Hier unsere Hündin einmal mit Selbstauslöser
 

und beim Studium ihres Jagdverhaltens.


----------



## Petra (16. Feb. 2008)

*AW: Sammel-Thread: Unsere Lieblinge - oder unsere Katzen & Hunde ....*

Hallo Helmut

Heute möchte ich doch mal antworten bin Krank und konnte nicht antworten.

Copito so heisst unser Hund richtig ist ein Bretone/Setter Mix aber eher Bretone als Setter ein Bretone ist ein Vorstehhund oder auch Jagthund diese Rasse sucht nur im Unterholz das merke ich jedes mal wenn ich mit ihm unterwegs bin Copi ist jetzt 3Jahre.
Dann komme ich noch zu unseren Kater der heisst Olli man nennt diese Rasse auch Kuhkatzen der ist ein ganz lieber und verschmuster Kater.Olli liegt gerne bei seinem Herrchen.
Und zu deiner Frage ob ich eine neue cam habe jaaaaaaaaa.

PS : Copi muss jetzt abspecken weil er zuviel auf den Rippen hat


----------



## karsten. (24. Feb. 2008)

*AW: Sammel-Thread: Unsere Lieblinge - oder unsere Katzen & Hunde ....*

wo ist die Katze ? 

 

ok. da war leicht !  

und jetzt !

 

Fehlgeprägt ! 
 


der auch 
 

schöne Woche


----------



## ösiwilli (20. März 2008)

*AW: Sammel-Thread: Unsere Lieblinge - oder unsere Katzen & Hunde ....*

Servus miteinander!!

Ich bin der Willi aus Österreich und nachdem ich heute erstmals in die Tasten geklopft habe um meinen Teich vorzustellen, dürfen unsere Mitbewohner natürlich nicht fehlen.

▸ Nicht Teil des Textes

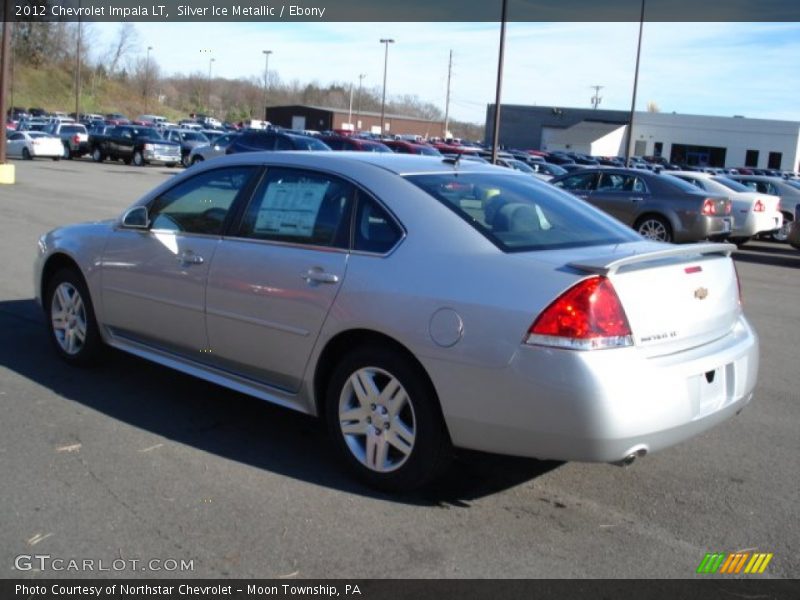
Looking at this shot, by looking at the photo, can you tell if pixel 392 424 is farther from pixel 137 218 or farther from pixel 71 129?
pixel 71 129

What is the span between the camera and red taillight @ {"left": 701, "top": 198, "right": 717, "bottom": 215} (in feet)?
50.0

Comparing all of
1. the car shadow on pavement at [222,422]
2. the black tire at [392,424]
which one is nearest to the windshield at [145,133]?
the car shadow on pavement at [222,422]

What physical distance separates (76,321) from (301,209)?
90.5 inches

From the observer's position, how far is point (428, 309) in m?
3.90

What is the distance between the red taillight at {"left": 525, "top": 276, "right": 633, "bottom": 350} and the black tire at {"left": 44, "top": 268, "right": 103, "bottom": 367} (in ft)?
11.5

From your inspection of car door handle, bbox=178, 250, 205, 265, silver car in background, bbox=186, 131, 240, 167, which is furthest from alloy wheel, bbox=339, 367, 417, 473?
silver car in background, bbox=186, 131, 240, 167

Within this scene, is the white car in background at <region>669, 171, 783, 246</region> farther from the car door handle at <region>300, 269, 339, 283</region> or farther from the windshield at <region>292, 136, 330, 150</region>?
the car door handle at <region>300, 269, 339, 283</region>

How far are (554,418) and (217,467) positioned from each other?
1.87 m

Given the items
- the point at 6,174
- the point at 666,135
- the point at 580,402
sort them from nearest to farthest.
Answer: the point at 580,402 < the point at 6,174 < the point at 666,135

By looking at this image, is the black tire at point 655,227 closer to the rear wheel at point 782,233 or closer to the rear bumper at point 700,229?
the rear bumper at point 700,229

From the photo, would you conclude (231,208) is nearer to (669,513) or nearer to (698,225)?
(669,513)

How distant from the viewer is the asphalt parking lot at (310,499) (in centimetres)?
354

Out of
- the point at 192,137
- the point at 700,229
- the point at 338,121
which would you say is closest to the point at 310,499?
the point at 700,229

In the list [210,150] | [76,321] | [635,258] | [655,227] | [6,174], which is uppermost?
[210,150]
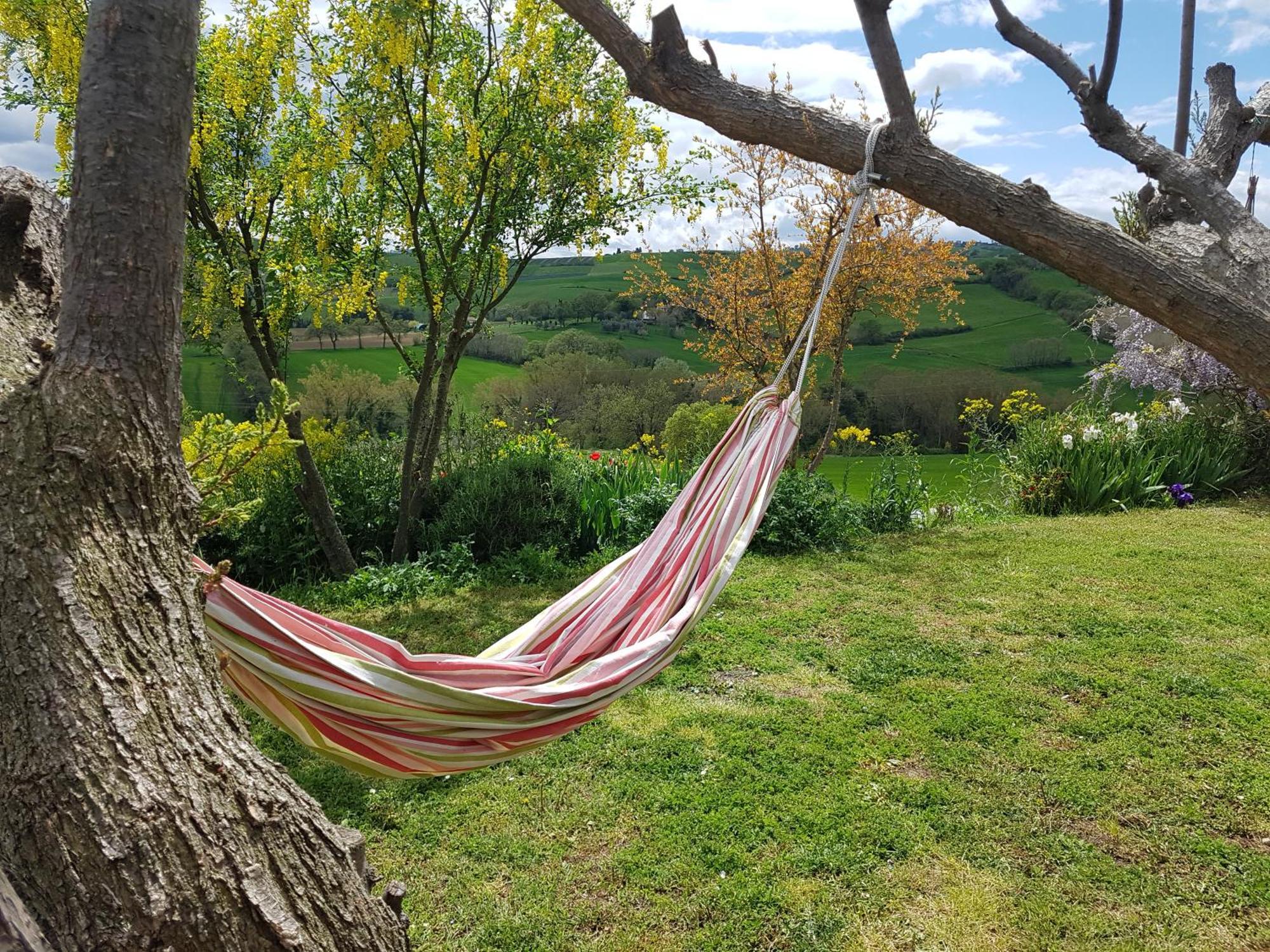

Da hätten wir erstmals ENZO
der mit 8 Monaten 3 Tage vor Weihnachten samt Körbchen, Leine und Futtersack vor dem Katzenheim Freudenau abgestellt wurde, bereits am nächsten Tag bei uns gelandet ist und sich zu einem prächtigen und liebenswerten Gefährten entwickelt hat.

Hier mit unserer kleinen GIOIA auf Reise

Gioia haben wir mit einem Jahr total verprügelt ebenfalls aus dem Katzenheim geholt. Sie hatte - wahrscheinlich begründete - furchtbare Angst vor Männern und hat schon zu schreien begonn, wenn man ihr über den Kopf streihelte. Mittlerweile hat sie sich zu einem lustigen Hund entwickelt, der vorzugsweise des nächtens unser Bett entert und bei meinen Füssen schläft.

Dann gibst natürlich noch unsere beiden Ragdollkater MONETund BERLIOZdie für einem nahegelegenen Züchter nicht für die Zucht geeignet erschienen und die wir mit einem Jahr günstig freikauften.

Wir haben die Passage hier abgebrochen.